## Supplied information
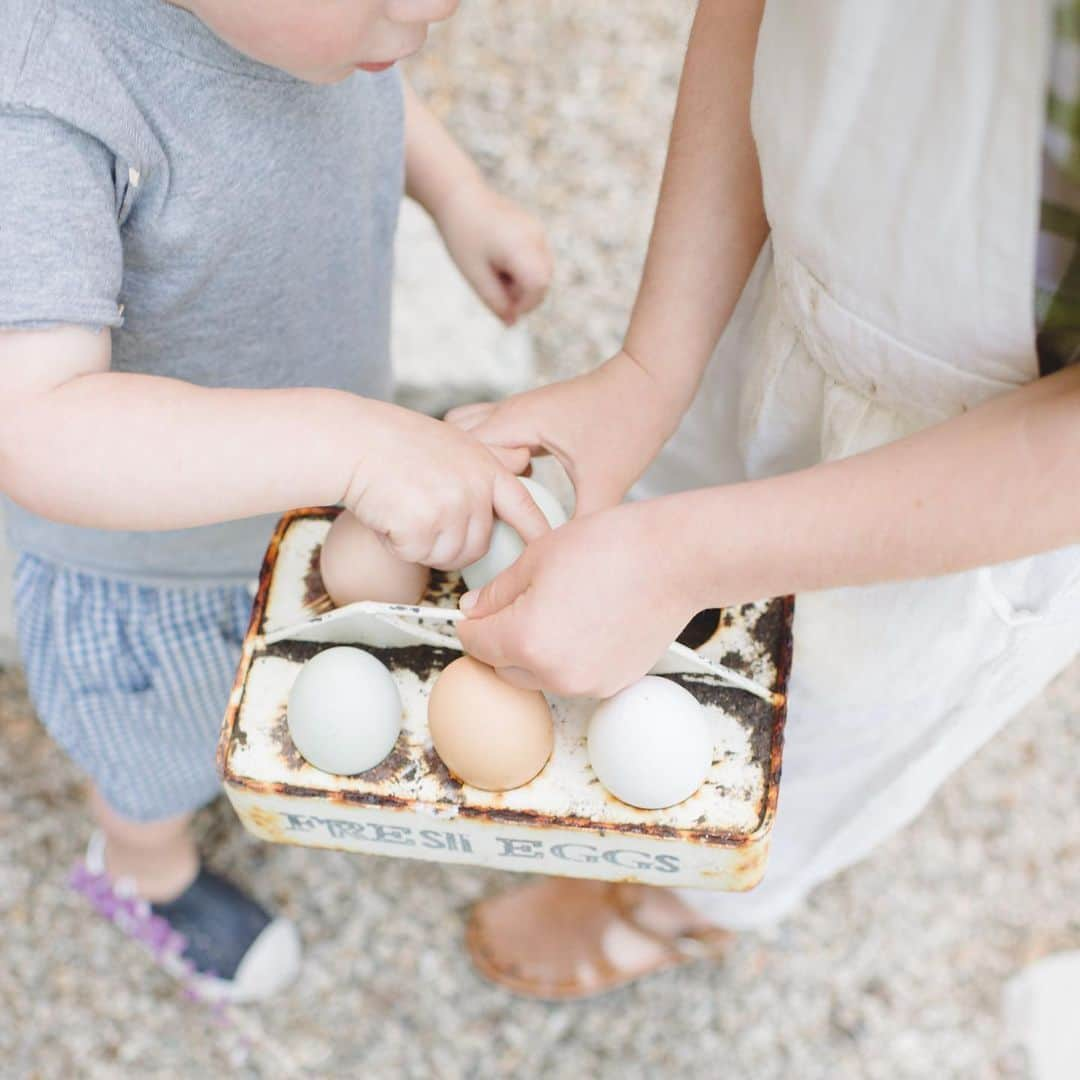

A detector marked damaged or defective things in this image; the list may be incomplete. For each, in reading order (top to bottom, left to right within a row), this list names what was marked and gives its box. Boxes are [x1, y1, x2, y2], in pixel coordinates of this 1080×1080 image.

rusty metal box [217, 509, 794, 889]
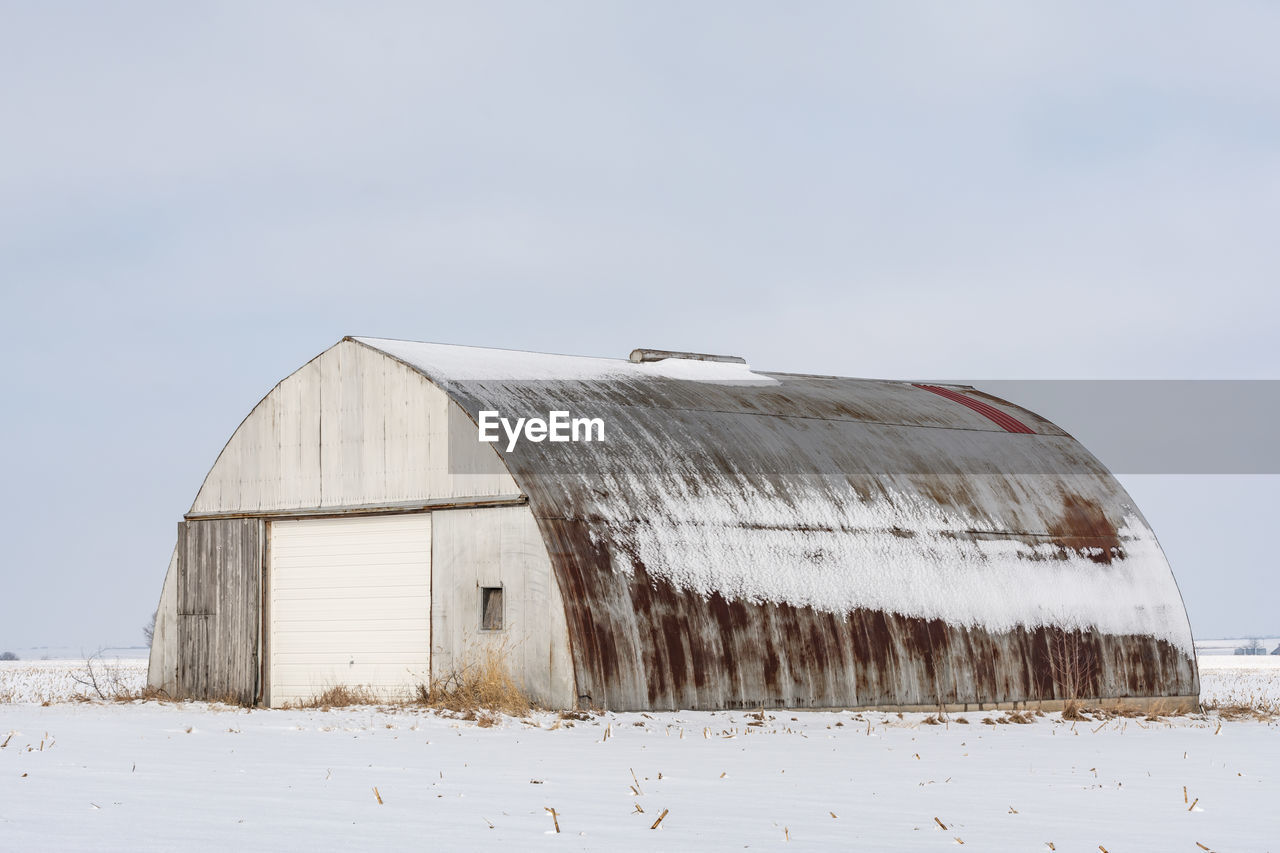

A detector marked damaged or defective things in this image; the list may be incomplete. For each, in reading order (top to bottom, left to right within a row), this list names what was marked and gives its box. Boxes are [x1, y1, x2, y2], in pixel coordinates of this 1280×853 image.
...
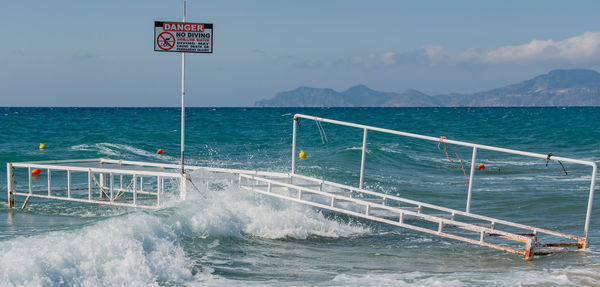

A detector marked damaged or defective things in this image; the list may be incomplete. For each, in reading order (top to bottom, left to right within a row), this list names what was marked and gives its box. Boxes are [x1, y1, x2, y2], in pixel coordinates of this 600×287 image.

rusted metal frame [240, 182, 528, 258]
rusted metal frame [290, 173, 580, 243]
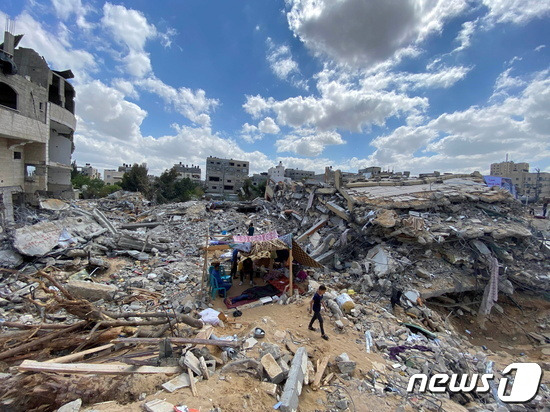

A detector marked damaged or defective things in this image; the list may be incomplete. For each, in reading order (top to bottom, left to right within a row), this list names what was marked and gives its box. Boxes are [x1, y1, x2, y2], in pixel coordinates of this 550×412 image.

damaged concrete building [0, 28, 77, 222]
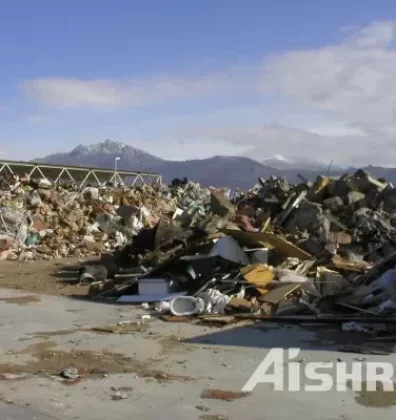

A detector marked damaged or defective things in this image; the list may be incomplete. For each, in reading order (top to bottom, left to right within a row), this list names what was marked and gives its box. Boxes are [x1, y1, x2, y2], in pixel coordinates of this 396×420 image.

## To be done
Convert everything from the line containing "this 1080×1080 image." down to the line containing "rusty metal box [217, 509, 794, 889]", both included, into a numbered list, omitting blank lines.

## Solution
1. A detector marked damaged or defective things in this image; the list may be incomplete. For each, in reading order (top to bottom, left to right within a row), this list names what was marked and gives its box. Boxes are [x1, y1, x2, y2], in pixel coordinates of this 1080×1080 image.
2. rusty metal box [217, 509, 794, 889]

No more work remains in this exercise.